Goal of the exercise: An exact printout of all the entries is required.

Source data:
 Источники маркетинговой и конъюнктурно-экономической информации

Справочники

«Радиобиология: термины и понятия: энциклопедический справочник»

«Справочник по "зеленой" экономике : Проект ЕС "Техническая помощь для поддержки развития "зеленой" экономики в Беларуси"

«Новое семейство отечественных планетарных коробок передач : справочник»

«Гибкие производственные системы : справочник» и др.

Your solution:
 Источники маркетинговой и конъюнктурно-экономической информации

Справочники

«Радиобиология: термины и понятия: энциклопедический справочник»

«Справочник по "зеленой" экономике : Проект ЕС "Техническая помощь для поддержки развития "зеленой" экономики в Беларуси"

«Новое семейство отечественных планетарных коробок передач : справочник»

«Гибкие производственные системы : справочник» и др.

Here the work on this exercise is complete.